Contre l'évasion et l'évitement fiscaux. Depuis des années, le Canada multiplie les conventions fiscales et les accords d'échange de renseignements fiscaux (AÉRF) avec des paradis fiscaux notoires. Ces accords permettent à ceux qui «investissent» dans ces législations de complaisance de rapatrier au Canada des bénéfices en payant peu ou pas d'impôt. Le pire cas est celui de la Barbade, où les Canadiens ont «investi» pour 71 G$ au cours des ans, ce qui représente 15 fois la taille de l'économie de ce pays. Le portrait est également troublant aux îles Caïman (où les Canadiens ont investi 37 G$ pour un PIB de 5 G$) ainsi qu'aux Bermudes (18 G$ pour un PIB de 5 G$). Ces montants ne sont souvent que des transferts au sein de filiales dans le seul but d'éviter de payer sa juste part d'impôt au Québec et au Canada.

Historiquement, Québec a pris la très mauvaise habitude d'appliquer aveuglément les conventions fiscales canadiennes. Pourtant, aucune contrainte légale ne l'oblige à le faire.

Historiquement, Québec a pris la très mauvaise habitude d'appliquer aveuglément les conventions fiscales canadiennes. Pourtant, aucune contrainte légale ne l'oblige à le faire.

Sous notre gouverne, le Québec cesserait immédiatement d'appliquer les conventions fiscales conclues entre le Canada et une dizaine de paradis fiscaux notoires, et considérerait comme imposables les revenus et dividendes provenant de ces juridictions. Il est possible que les fraudeurs parviennent de nouveau à masquer ces sommes, mais la première étape, dans la lutte contre les paradis fiscaux, est de s'assurer que la fraude est bel et bien déclarée illégale par l'État et traitée comme telle.

Finalement, nous mettrions fin à la pratique insensée de n'imposer aucune amende aux contribuables qui font des déclarations volontaires après avoir caché de l'argent au fisc. Cette pratique encourage les fraudeurs à tenter de cacher leur argent dans les paradis fiscaux, car ils savent qu'ils pourront obtenir une amnistie sans amende si le risque devient trop grand!

Un sommet pour un Québec éthique et équitable

Au privé comme au public, deux des principales raisons qui expliquent la croissance des inégalités sont la perte de repères éthiques et l'affaiblissement des normes sociales en vigueur jusque dans les années 1980.

Pour faire évoluer les mentalités, notre gouvernement initiera des travaux qui culmineront en un sommet pour un Québec éthique et équitable. Le gouvernement du Parti Québécois contribuera ainsi à établir un nouveau consensus sur ce qui est socialement préférable et ce qui ne l'est pas. Je m'engage à ce que notre gouvernement établisse un dialogue constructif avec les experts, les partenaires sociaux et patronaux afin de définir un cadre de référence, non contraignant, mais socialement influent pour avoir un impact sur les hautes rémunérations dans le secteur privé. Cette initiative s'insèrera dans le cadre d'une campagne plus large pour une culture de l'intégrité.

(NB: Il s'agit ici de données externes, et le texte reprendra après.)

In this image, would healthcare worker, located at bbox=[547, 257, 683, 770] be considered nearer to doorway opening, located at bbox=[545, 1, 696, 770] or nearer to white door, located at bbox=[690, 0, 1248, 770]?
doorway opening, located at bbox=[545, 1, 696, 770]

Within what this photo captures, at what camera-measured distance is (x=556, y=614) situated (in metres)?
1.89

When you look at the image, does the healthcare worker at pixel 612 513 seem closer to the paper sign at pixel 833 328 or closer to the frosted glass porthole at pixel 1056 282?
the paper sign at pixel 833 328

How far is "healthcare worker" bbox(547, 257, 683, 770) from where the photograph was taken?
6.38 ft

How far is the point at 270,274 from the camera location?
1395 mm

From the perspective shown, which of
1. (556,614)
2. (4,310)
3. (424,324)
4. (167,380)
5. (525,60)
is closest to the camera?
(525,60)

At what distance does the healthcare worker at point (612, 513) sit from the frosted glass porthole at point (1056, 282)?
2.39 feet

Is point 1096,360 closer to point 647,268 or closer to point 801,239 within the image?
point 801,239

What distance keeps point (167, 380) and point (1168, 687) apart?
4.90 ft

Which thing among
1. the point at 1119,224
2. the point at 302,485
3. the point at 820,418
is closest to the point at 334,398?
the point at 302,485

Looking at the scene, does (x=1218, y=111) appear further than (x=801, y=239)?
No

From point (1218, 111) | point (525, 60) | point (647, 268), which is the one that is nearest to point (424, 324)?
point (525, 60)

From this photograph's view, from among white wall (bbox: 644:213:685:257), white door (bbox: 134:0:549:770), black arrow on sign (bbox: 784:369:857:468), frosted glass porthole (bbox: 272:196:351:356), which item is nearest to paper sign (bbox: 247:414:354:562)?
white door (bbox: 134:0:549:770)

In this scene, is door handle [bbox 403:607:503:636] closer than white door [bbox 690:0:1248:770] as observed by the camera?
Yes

Le sommet traitera également des comportements éthiques attendus de tous les membres de la société, dans un Québec qui a fait, ces dernières années, un effort gigantesque pour faire reculer la corruption et la collusion. Les questions du travail au noir, de l'insertion équitable en emploi, de la responsabilité collective et individuelle feront partie des thèmes, comme celles liées au bénévolat et à la pratique de la philanthropie.

Une politique générale, cohérente et patiente de lutte contre les inégalités

Ces mesures formeront le cœur d'une politique de lutte contre les inégalités de revenu au Québec. Elles accompagneront un effort dynamique de création de richesse, de soutien aux entrepreneurs. Un gouvernement du Parti Québécois doit donner un signal fort quant à sa volonté de contenir les écarts de richesse dans des limites socialement équitables.